- [Consigna]
Conteste estas preguntas con base en el texto sobre la política colombiana:
1. ¿En qué año afirmó Warren Buffet que había guerra de clases?
2. ¿En qué edición de la revista SEMANA aparece el comentario que se cita?
3. ¿Con quién fue la entrevista en la que se dijo que el magnicidio de Galán buscaba montar un narcoestado en Colombia?

- [Texto de lectura]
_ _ _

Quienes con su lenguaje polarizante han logrado capturar el pensamiento de un sector importante de la sociedad, promueven el miedo al cambio y el odio por quienes lo impulsan.
Warren Buffet, el multimillonario estadounidense que descubrió que su secretaria pagaba proporcionalmente más impuestos que él, afirmó en 2006: «Hay guerra de clases… pero es mi clase, la clase rica, la que está haciendo la guerra, y estamos ganando». Al escucharlo, el escritor Ben Stein le alertó que cuando alguien habla así lo acusan de estar fomentando la lucha de clases.
Traigo a colación esta referencia porque la revista SEMANA, en su edición 2000, hace un comentario que llama a la reflexión. Afirma que, a pesar de la violencia, la corrupción y el narcotráfico, Colombia ha logrado en los últimos 38 años un importante progreso en derechos y condiciones de vida sin recurrir a “costosas revoluciones”. Pero ¿no será que Colombia sí ha experimentado una revolución?
El año 1989, como bien lo recuerda María Elvira Samper, representó un punto de inflexión. Cuando asesinaron a Galán, en una entrevista con Ted Koppel en ABC Nite line, expresé que el magnicidio estaba dirigido a montar un narcoestado en Colombia. También fue el año de la caída del muro de Berlín y del Consenso de Washington. Lo primero inició el fin de la guerra fría y lo segundo dio comienzo a la globalización neoliberal de la mano del fundamentalismo del mercado y del desmonte de la función distributiva del estado.
Con la Constitución de 1991, Colombia enfrentó el reto del copamiento criminal de la política y facilitó el cambio del modelo económico. Fue una constitución ecléctica que le devolvió al país legitimidad y fe en sus instituciones políticas. El progresismo se sintió reivindicado con la carta de derechos, la tutela, la autonomía territorial y el reconocimiento de la diversidad, entre otros grandes avances, muchos de los cuales se reversaron o se quedaron en el papel.

_ _ _

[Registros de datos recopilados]

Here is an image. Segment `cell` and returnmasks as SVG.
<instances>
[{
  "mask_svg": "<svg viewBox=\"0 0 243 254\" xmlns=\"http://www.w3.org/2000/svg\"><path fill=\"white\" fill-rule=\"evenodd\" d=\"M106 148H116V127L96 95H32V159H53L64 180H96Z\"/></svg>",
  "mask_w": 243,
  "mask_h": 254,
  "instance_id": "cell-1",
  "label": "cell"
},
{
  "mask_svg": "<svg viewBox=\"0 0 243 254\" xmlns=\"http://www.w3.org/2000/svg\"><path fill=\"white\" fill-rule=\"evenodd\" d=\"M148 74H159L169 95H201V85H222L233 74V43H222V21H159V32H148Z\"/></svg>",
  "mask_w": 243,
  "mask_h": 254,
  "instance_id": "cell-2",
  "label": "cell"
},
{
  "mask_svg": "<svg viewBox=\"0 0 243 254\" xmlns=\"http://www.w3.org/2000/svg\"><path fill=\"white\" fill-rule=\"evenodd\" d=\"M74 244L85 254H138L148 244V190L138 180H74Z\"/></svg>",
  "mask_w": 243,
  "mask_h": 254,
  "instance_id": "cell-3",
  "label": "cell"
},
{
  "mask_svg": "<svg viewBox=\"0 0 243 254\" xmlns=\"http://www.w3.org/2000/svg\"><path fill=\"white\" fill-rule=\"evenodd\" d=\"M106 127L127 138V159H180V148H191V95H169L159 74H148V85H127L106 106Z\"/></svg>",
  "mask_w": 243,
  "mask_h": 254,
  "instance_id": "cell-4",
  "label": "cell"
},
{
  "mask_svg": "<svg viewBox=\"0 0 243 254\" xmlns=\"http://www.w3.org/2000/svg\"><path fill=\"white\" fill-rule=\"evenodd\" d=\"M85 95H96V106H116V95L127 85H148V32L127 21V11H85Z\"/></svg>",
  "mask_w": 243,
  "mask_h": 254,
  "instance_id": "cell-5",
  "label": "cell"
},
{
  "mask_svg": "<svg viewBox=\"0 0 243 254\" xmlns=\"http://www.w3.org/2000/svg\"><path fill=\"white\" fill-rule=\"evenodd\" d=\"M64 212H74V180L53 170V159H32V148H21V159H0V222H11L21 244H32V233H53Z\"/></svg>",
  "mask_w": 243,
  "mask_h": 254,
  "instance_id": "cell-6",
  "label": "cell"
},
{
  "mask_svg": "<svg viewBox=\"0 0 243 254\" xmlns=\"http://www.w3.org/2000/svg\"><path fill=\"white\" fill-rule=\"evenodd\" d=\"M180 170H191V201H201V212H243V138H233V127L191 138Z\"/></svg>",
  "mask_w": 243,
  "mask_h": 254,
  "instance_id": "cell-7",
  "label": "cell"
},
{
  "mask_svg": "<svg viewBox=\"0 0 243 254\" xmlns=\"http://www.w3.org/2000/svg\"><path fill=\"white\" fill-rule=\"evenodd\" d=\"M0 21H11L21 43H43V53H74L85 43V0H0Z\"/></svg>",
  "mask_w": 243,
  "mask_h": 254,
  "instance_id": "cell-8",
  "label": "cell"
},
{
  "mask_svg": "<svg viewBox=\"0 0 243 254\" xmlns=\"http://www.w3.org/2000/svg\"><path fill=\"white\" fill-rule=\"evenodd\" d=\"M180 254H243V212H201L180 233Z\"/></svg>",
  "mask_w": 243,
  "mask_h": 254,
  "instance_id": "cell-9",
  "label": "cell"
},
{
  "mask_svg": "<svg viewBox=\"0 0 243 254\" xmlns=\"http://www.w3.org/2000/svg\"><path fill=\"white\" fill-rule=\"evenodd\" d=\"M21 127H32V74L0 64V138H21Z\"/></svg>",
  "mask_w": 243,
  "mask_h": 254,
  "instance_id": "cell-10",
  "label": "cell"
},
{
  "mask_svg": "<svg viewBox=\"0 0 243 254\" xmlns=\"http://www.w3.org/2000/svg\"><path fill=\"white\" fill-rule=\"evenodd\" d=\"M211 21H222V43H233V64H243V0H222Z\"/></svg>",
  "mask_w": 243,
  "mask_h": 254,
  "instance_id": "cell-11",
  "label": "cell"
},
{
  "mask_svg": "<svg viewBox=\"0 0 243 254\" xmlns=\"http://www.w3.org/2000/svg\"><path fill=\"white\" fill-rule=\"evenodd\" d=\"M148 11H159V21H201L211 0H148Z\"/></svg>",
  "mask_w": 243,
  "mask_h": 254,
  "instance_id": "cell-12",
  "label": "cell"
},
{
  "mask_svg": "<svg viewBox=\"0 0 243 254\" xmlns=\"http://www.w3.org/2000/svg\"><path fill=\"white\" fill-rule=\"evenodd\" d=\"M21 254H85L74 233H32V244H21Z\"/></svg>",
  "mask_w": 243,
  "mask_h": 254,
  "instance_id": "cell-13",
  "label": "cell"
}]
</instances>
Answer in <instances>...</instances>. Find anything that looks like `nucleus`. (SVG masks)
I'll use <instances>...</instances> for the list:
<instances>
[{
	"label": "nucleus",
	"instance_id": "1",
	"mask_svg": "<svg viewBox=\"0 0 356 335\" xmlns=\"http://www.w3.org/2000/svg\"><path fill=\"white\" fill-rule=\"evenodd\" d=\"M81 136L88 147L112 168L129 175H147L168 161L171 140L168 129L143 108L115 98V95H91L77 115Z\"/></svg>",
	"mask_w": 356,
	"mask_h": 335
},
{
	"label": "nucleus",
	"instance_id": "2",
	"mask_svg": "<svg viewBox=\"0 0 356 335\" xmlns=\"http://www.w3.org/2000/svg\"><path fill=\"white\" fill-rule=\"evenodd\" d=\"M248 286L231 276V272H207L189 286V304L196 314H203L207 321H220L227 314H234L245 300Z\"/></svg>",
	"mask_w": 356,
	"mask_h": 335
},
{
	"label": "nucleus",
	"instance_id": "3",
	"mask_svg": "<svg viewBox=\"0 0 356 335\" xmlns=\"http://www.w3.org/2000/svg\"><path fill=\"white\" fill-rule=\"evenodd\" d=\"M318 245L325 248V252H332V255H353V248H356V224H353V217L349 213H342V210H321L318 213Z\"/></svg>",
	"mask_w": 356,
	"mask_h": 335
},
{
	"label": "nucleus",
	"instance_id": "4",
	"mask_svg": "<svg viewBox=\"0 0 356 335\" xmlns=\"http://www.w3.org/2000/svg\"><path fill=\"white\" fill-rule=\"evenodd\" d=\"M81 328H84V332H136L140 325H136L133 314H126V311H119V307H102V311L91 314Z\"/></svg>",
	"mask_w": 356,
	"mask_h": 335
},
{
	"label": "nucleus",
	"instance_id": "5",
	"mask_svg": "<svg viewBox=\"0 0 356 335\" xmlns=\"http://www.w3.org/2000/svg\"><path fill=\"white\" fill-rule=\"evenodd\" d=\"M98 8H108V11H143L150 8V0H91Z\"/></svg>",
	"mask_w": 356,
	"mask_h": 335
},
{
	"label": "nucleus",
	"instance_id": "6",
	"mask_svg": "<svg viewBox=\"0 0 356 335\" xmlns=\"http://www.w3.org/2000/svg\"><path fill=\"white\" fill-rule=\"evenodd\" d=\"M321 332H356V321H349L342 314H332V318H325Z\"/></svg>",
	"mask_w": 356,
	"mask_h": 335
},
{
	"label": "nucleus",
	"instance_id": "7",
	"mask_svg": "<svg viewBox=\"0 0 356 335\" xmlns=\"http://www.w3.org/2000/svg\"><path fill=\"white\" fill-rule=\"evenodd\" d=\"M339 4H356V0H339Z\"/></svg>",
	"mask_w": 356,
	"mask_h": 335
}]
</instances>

_ _ _

- [Respuesta]
1. En 2006.
2. En la edición 2000.
3. Con Ted Koppel, en ABC Nite line.